Cette carte de communiant m’a menée aux Archives d’Outre-mer à Aix-en-Provence, où j’ai pu découvrir la majeure partie de sa vie. Raconter son histoire est à venir.

En ces jours de célébration du centenaire de la paix revenue, je ne peux pas oublier tous les soldats de la Grande guerre, pour la plus grande partie des paysans, qu’ils soient de Gâtine ou pas, partis loin de chez eux, de force. Parfois, avec l’espoir de découvrir autre chose, de vérifier si l’armée ne pouvait pas être une vie possible, un « métier » comme ils l’écrivent à leurs familles.
Si ceux qui sont revenus ne sont pas devenus militaires, beaucoup ont quitté cependant la vie de la terre, sont partis à la ville, sont devenus conducteur de tramway, cheminot, directeur d’entreprise…

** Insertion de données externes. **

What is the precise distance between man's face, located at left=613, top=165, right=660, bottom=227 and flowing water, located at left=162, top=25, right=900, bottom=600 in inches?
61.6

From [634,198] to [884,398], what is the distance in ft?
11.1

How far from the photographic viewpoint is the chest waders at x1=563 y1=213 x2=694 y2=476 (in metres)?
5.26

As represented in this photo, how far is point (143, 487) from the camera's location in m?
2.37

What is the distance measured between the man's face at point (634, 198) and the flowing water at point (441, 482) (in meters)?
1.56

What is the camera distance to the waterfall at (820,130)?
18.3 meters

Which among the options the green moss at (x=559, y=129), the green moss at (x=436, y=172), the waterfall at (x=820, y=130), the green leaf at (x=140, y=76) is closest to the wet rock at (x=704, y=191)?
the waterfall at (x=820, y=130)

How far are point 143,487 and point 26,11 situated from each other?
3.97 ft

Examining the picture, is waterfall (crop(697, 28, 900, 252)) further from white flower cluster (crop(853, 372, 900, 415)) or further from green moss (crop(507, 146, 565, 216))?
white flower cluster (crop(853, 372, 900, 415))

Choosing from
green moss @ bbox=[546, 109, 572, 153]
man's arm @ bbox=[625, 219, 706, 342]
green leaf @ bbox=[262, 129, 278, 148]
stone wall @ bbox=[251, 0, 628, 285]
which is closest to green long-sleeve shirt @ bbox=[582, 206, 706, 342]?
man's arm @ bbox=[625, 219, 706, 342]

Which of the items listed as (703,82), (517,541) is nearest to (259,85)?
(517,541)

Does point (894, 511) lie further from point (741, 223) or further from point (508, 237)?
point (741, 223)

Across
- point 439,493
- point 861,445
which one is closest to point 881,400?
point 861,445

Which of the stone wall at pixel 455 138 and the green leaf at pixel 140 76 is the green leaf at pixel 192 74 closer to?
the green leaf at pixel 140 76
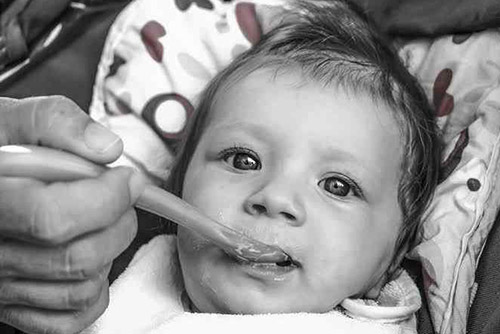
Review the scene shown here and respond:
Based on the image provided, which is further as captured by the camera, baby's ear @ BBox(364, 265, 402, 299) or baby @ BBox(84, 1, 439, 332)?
baby's ear @ BBox(364, 265, 402, 299)

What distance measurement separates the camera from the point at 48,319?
2.98 feet

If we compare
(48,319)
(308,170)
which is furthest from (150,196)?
(308,170)

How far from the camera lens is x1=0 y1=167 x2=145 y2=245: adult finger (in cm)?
78

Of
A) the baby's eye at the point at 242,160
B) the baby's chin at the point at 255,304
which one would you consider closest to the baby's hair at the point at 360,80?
the baby's eye at the point at 242,160

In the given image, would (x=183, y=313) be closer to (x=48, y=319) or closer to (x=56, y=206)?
(x=48, y=319)

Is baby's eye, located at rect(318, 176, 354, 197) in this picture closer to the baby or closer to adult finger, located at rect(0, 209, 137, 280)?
the baby

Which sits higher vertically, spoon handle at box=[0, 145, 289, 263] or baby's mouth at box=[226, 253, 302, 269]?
spoon handle at box=[0, 145, 289, 263]

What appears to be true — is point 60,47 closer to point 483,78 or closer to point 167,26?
point 167,26

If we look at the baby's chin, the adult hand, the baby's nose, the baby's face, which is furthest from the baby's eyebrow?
the adult hand

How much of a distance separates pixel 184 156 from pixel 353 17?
0.37 m

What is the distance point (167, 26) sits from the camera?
155cm

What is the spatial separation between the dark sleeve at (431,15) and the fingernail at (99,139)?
749 mm

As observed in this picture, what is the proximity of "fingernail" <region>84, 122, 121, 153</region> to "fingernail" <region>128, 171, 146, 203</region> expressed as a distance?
4 cm

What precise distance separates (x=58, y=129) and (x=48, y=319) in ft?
0.70
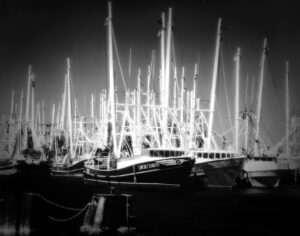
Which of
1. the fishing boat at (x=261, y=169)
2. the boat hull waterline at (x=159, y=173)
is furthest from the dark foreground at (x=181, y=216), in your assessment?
the fishing boat at (x=261, y=169)

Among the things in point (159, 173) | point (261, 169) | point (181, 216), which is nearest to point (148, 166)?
point (159, 173)

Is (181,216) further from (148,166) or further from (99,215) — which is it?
(148,166)

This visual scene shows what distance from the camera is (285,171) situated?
141ft

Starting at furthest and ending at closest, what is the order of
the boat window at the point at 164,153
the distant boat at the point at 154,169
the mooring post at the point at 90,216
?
1. the boat window at the point at 164,153
2. the distant boat at the point at 154,169
3. the mooring post at the point at 90,216

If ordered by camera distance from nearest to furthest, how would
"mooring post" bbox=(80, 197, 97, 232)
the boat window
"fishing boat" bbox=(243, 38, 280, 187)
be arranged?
"mooring post" bbox=(80, 197, 97, 232) < the boat window < "fishing boat" bbox=(243, 38, 280, 187)

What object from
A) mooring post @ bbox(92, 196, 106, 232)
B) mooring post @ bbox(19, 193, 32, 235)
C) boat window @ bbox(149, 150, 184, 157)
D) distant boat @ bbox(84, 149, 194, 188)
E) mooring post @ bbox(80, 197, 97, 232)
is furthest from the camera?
boat window @ bbox(149, 150, 184, 157)

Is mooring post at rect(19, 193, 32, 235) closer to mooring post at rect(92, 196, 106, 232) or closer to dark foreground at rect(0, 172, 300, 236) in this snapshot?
dark foreground at rect(0, 172, 300, 236)

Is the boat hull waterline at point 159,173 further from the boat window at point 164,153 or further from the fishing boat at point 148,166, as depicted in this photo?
the boat window at point 164,153

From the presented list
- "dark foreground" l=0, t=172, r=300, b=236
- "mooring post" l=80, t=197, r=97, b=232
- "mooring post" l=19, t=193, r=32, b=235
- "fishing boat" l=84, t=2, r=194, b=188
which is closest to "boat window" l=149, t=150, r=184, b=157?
"fishing boat" l=84, t=2, r=194, b=188

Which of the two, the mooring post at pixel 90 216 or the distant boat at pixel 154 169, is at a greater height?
the distant boat at pixel 154 169

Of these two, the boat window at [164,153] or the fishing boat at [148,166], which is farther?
the boat window at [164,153]

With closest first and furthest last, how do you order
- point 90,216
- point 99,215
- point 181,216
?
point 99,215 → point 90,216 → point 181,216

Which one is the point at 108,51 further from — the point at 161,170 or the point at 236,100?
the point at 236,100

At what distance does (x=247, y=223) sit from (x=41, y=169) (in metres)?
42.8
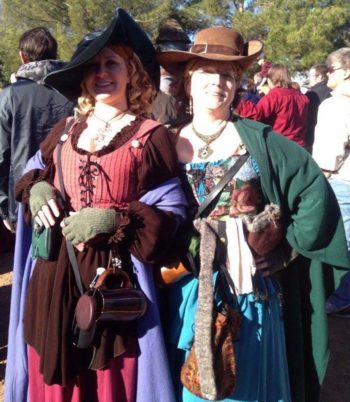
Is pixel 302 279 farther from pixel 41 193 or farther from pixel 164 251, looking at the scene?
pixel 41 193

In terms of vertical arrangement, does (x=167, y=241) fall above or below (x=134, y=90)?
below

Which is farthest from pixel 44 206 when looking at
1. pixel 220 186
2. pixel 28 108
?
pixel 28 108

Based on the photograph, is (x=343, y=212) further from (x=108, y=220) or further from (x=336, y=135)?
(x=108, y=220)

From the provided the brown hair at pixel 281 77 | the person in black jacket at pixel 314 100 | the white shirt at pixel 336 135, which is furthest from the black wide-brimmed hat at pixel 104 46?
the person in black jacket at pixel 314 100

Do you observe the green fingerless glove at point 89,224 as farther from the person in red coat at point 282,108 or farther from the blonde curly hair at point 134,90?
the person in red coat at point 282,108

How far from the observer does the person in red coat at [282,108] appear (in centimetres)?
503

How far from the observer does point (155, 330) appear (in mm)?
1734

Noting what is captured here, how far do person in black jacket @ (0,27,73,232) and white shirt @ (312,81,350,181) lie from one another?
1.60 meters

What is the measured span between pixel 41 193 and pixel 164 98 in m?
1.69

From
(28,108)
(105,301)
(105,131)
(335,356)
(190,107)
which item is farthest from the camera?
(335,356)

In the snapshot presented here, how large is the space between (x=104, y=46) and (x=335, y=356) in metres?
2.57

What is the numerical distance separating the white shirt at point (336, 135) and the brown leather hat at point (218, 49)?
54.6 inches

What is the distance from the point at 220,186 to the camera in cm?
182

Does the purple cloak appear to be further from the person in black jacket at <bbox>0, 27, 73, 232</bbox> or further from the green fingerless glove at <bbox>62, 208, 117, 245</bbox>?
the person in black jacket at <bbox>0, 27, 73, 232</bbox>
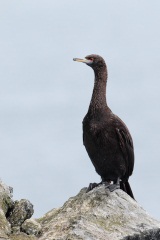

Aujourd’hui, les descendants de mes grands-parents maternels sont encore, pour certains d’entre eux, des Gâtineaux. D’autres vivent au-delà de la Gâtine, dans les Deux-Sèvres, aux États-Unis, dans le sud de la France ou encore la région parisienne bien entendu.

Mais la Gâtine, de temps à autre, les appelle, et ils viennent la voir.